Formation and survival of clay-mediated protocell membranes composed of single-chain amphiphiles in aqueous solutions

Abstract

Protocell compartments composed of simple amphiphilic molecules could have survived on the clay mineral surfaces which can serve well as plausible sites for prebiotic chemistry on the early Earth. Herein we chose four common single-chain amphiphiles (SCAs), including the anionic surfactant sodium dodecyl sulfate (SDS) and sodium dodecylbenzenesulfonate (SDBS), the cationic surfactant dodecyltrimethylammonium bromide (DTAB) and the zwitterionic lauryl sulfobetaine (LSB)), as model constituents of early membranes to establish a tentative model for protocell compartment.
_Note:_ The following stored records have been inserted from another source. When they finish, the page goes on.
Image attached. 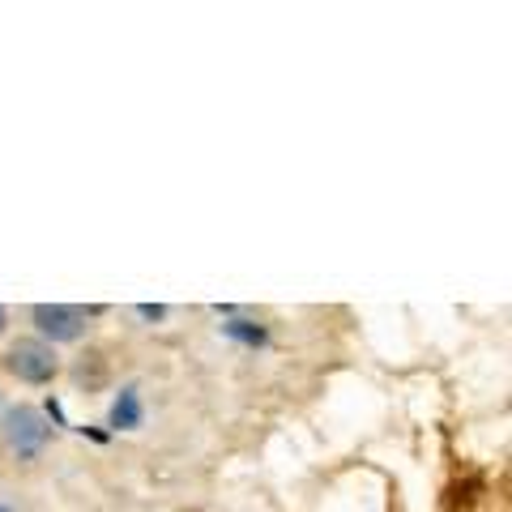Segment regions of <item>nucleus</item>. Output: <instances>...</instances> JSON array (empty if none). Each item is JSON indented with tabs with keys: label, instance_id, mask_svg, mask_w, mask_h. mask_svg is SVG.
I'll use <instances>...</instances> for the list:
<instances>
[{
	"label": "nucleus",
	"instance_id": "f03ea898",
	"mask_svg": "<svg viewBox=\"0 0 512 512\" xmlns=\"http://www.w3.org/2000/svg\"><path fill=\"white\" fill-rule=\"evenodd\" d=\"M30 320H35L39 338L47 346L77 342L90 329V312L77 308V303H35V308H30Z\"/></svg>",
	"mask_w": 512,
	"mask_h": 512
},
{
	"label": "nucleus",
	"instance_id": "7ed1b4c3",
	"mask_svg": "<svg viewBox=\"0 0 512 512\" xmlns=\"http://www.w3.org/2000/svg\"><path fill=\"white\" fill-rule=\"evenodd\" d=\"M5 367L22 384H47V380H56L60 359H56V346H47L43 338H18L9 346Z\"/></svg>",
	"mask_w": 512,
	"mask_h": 512
},
{
	"label": "nucleus",
	"instance_id": "423d86ee",
	"mask_svg": "<svg viewBox=\"0 0 512 512\" xmlns=\"http://www.w3.org/2000/svg\"><path fill=\"white\" fill-rule=\"evenodd\" d=\"M5 329H9V312H5V308H0V333H5Z\"/></svg>",
	"mask_w": 512,
	"mask_h": 512
},
{
	"label": "nucleus",
	"instance_id": "f257e3e1",
	"mask_svg": "<svg viewBox=\"0 0 512 512\" xmlns=\"http://www.w3.org/2000/svg\"><path fill=\"white\" fill-rule=\"evenodd\" d=\"M0 436H5L9 444V453H18V457H39L47 440H52V427H47V419L35 410V406H13L5 410V419H0Z\"/></svg>",
	"mask_w": 512,
	"mask_h": 512
},
{
	"label": "nucleus",
	"instance_id": "0eeeda50",
	"mask_svg": "<svg viewBox=\"0 0 512 512\" xmlns=\"http://www.w3.org/2000/svg\"><path fill=\"white\" fill-rule=\"evenodd\" d=\"M0 512H9V508H0Z\"/></svg>",
	"mask_w": 512,
	"mask_h": 512
},
{
	"label": "nucleus",
	"instance_id": "20e7f679",
	"mask_svg": "<svg viewBox=\"0 0 512 512\" xmlns=\"http://www.w3.org/2000/svg\"><path fill=\"white\" fill-rule=\"evenodd\" d=\"M116 431H133L141 427V393L137 384H124V389L116 393V402H111V419H107Z\"/></svg>",
	"mask_w": 512,
	"mask_h": 512
},
{
	"label": "nucleus",
	"instance_id": "39448f33",
	"mask_svg": "<svg viewBox=\"0 0 512 512\" xmlns=\"http://www.w3.org/2000/svg\"><path fill=\"white\" fill-rule=\"evenodd\" d=\"M231 333V338H244V342H265V329H252V320H231V325H222Z\"/></svg>",
	"mask_w": 512,
	"mask_h": 512
}]
</instances>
Positively charged Mg2Al-/Mg2Fe-layered double hydroxides (LDHs) and FeS2 are viewed as models of clay minerals. We demonstrate by comprehensively experimental study that unconventional vesicles can be easily promoted in a SCA aqueous micellar solution in the presence of model particles. Morphology evolutions are traced by collecting samples from mixtures of LDHs and SCA aqueous solutions and then recording at different incubation times via negative-staining or cryo-transmission electron microscopy (NS-TEM or cryo-TEM) and dynamic light scattering (DLS). Additionally, the stability of SCA bilayer membranes under possible prebiotic environment are tentatively studied. This work not only offers a robust yet versatile approach for the fabrication of novel vesicles but also provides new insights into the origin of cellular life.